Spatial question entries
□ □ □

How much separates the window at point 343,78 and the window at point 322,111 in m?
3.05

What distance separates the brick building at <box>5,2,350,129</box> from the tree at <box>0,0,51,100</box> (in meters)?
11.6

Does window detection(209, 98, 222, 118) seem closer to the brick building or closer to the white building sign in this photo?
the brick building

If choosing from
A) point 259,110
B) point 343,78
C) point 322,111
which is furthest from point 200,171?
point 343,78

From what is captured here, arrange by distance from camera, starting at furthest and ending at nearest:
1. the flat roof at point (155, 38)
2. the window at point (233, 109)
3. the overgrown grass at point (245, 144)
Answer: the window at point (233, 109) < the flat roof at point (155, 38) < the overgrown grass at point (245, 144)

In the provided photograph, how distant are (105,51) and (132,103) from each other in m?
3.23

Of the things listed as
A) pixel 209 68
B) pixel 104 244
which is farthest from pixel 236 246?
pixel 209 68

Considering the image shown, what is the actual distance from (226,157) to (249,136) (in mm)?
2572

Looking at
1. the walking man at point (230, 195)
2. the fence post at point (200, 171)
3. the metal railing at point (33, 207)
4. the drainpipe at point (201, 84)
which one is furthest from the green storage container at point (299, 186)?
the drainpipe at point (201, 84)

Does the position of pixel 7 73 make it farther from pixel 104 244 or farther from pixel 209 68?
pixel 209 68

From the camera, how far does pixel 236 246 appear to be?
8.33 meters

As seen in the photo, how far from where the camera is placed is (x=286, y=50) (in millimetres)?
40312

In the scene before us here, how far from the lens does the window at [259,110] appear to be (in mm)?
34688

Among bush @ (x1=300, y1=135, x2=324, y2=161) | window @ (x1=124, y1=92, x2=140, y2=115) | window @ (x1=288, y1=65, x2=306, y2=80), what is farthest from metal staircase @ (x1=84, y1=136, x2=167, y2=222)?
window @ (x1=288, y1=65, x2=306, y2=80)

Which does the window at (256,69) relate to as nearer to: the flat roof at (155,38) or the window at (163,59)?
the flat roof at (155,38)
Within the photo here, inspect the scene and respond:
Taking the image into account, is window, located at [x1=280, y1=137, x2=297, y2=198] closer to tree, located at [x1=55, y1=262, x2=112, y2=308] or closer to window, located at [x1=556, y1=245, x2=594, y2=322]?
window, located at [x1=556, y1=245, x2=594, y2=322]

□ □ □

Directive
Reproduce the entries from the line with "Of the things listed as" to the line with "8.33 meters", swapping "furthest" for "most distant" and leaving everything else unchanged.

Reply to the task
Of the things listed as
A) pixel 209 68
B) pixel 104 244
which is farthest from pixel 236 246?
pixel 209 68

Considering the image shown, what is the actual distance from (226,157) to (249,136) (in mm)?
2572

Looking at
1. the walking man at point (230, 195)
2. the fence post at point (200, 171)
3. the metal railing at point (33, 207)
4. the drainpipe at point (201, 84)
which one is most distant from the green storage container at point (299, 186)?
the drainpipe at point (201, 84)

Does the position of pixel 7 73 make it farther from pixel 104 244 or farther from pixel 209 68?
pixel 209 68

From the camera, how far does pixel 236 246 appear to be?
8.33 meters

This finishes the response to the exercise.